TFF is an extensible, powerful framework for conducting federated learning (FL)
research by simulating federated computations on realistic proxy datasets. This
page describes the main concepts and components that are relevant for research
simulations, as well as detailed guidance for conducting different kinds of
research in TFF.

## The typical structure of research code in TFF

A research FL simulation implemented in TFF typically consists of three main
types of logic.

1. Individual pieces of TensorFlow code, typically `tf.function`s, that
encapsulate logic that runs in a single location (e.g., on clients or on a
server). This code is typically written and tested without any `tff.*`
references, and can be re-used outside of TFF. For example, the
[local training loop in Federated Averaging](https://github.com/tensorflow/federated/blob/master/tensorflow_federated/python/research/simple_fedavg/simple_fedavg.py#L126)
is implemented at this level.

1. TensorFlow Federated orchestration logic, which binds together the
individual `tf.function`s from 1. by wrapping them as `tff.tf_computation`s
and then orchestrating them using abstractions like
`tff.federated_broadcast` and `tff.federated_mean` inside a
`tff.federated_comutation`. For example, this
[orchestration for Federated Averaging](https://github.com/tensorflow/federated/blob/master/tensorflow_federated/python/research/simple_fedavg/simple_fedavg.py#L272).

Extracted material:
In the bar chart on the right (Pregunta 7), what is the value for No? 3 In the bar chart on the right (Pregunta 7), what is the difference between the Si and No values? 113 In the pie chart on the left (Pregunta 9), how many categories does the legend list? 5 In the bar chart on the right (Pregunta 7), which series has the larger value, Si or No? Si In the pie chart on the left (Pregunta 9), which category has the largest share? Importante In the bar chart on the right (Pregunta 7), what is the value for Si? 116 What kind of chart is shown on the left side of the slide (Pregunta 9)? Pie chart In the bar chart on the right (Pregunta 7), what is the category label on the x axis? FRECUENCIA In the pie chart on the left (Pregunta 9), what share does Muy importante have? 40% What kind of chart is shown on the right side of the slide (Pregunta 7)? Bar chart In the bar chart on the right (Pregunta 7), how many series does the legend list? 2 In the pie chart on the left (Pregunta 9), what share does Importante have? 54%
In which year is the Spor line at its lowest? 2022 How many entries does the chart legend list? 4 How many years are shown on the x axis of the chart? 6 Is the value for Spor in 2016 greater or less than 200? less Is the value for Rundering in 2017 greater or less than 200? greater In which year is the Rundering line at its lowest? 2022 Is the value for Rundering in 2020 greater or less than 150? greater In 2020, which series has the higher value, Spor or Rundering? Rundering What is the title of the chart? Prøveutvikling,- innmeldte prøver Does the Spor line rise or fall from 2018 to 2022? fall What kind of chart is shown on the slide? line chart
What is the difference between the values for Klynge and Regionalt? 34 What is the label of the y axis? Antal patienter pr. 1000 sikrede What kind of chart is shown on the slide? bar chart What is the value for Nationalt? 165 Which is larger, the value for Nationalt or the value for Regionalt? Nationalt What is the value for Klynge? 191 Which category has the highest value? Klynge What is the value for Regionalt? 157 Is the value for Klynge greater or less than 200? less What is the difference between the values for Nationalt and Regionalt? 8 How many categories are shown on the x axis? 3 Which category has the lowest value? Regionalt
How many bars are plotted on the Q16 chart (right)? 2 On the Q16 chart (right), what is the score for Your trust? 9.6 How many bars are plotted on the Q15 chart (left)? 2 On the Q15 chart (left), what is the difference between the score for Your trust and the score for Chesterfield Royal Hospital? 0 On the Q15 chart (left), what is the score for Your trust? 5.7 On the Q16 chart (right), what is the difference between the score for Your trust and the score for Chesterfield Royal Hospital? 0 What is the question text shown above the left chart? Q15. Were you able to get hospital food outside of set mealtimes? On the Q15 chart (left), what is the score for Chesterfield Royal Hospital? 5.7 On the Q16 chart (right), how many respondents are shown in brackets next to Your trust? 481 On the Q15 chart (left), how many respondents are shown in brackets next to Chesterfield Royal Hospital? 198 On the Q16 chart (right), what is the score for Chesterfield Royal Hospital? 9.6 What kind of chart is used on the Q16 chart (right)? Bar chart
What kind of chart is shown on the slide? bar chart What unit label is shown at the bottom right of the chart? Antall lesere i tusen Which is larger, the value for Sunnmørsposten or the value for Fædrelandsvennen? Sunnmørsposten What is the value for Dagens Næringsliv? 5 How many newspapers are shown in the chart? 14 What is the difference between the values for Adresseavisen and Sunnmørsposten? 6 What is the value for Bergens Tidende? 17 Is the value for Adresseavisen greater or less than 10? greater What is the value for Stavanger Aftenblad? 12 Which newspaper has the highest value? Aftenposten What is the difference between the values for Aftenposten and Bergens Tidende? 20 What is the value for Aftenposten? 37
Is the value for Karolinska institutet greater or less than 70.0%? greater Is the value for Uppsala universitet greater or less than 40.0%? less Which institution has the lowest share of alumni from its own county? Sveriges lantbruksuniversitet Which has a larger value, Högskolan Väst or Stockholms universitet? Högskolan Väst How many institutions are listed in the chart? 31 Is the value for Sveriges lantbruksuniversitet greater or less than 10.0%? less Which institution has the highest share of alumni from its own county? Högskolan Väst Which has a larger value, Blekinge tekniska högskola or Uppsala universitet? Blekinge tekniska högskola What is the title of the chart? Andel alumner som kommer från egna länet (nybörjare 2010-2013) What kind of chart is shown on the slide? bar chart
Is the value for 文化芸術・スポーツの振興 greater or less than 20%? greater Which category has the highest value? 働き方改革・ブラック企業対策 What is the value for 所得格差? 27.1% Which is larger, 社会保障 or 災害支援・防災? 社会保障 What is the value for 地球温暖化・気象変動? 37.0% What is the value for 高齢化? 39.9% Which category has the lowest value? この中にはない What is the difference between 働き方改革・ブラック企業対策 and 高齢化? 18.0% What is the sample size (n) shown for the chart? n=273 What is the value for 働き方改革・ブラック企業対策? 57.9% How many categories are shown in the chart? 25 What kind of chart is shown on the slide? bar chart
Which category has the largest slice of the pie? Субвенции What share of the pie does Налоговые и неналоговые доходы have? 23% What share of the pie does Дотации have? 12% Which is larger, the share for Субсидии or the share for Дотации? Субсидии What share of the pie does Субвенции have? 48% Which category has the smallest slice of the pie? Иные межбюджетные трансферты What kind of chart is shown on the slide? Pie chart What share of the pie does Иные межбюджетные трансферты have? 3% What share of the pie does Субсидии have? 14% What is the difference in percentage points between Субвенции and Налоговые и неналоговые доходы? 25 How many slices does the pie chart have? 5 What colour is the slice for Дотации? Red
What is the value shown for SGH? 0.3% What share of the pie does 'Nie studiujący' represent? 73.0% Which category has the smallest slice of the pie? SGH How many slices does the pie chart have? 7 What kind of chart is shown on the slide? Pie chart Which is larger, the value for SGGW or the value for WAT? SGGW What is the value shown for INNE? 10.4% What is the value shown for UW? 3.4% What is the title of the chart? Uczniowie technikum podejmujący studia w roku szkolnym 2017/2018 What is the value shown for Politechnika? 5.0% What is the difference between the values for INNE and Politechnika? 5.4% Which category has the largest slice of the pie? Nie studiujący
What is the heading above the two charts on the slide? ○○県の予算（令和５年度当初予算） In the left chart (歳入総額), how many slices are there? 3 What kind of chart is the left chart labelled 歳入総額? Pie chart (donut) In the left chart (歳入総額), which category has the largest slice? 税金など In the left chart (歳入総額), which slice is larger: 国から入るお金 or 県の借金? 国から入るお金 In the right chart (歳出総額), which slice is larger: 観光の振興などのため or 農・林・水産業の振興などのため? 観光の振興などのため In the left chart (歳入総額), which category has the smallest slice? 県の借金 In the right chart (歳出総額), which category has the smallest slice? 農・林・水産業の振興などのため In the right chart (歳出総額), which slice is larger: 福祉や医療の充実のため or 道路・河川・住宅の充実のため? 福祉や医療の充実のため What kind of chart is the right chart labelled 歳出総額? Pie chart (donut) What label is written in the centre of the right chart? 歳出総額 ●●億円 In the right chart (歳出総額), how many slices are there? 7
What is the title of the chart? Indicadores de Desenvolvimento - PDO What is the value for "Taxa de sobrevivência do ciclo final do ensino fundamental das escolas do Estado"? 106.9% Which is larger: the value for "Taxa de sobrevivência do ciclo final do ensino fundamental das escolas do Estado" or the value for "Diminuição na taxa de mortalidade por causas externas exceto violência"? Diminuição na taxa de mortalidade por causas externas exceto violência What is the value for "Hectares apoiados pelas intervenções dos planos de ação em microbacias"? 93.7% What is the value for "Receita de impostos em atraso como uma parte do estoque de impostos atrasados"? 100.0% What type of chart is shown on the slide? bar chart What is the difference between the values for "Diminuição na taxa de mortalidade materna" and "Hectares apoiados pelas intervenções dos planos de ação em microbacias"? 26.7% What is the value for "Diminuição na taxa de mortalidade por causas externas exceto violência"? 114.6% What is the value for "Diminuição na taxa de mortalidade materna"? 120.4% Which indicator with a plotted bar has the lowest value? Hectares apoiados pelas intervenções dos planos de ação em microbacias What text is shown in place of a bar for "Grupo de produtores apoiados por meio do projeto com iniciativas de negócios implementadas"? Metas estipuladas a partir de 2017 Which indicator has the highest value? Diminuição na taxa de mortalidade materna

Work task 1:
Write out the stretch of the TFF research passage from "TFF is an extensible, powerful" through "types of logic.".
Work task 2:
Extend the TFF research passage, picking up after its last sentence.
The records have no connection to the TFF research passage.

Answer 1:
TFF is an extensible, powerful framework for conducting federated learning (FL)
research by simulating federated computations on realistic proxy datasets. This
page describes the main concepts and components that are relevant for research
simulations, as well as detailed guidance for conducting different kinds of
research in TFF.

## The typical structure of research code in TFF

A research FL simulation implemented in TFF typically consists of three main
types of logic.

Answer 2:
1. An outer driver script that simulates the control logic of a production FL
system, selecting simulated clients from a dataset and then executing
federated comptuations defined in 2. on those clients. For example,
[a Federated EMNIST experiment driver](https://github.com/tensorflow/federated/blob/master/tensorflow_federated/python/research/baselines/emnist/run_federated.py#L70).

## Federated learning datasets

TensorFlow federated
[hosts multiple datasets](https://www.tensorflow.org/federated/api_docs/python/tff/simulation/da tasets)
that are representative of the characteristics of real-world problems that could
be solved with federated learning. Datasets include:

* [**StackOverflow**.](https://www.tensorflow.org/federated/api_docs/python/tff/simulation/datasets/stackoverflow/load_data)
A realistic text dataset for language modeling or supervised learning tasks,
with 342,477 unique users with 135,818,730 examples (sentences) in the
training set.

* [**Federated EMNIST**.](https://www.tensorflow.org/federated/api_docs/python/tff/simulation/datasets/emnist/load_data)
A federated pre-processing of the EMNIST character and digit dataset, where
each client corresponds to a different writer. The full train set contains
3400 users with 671,585 examples from 62 labels.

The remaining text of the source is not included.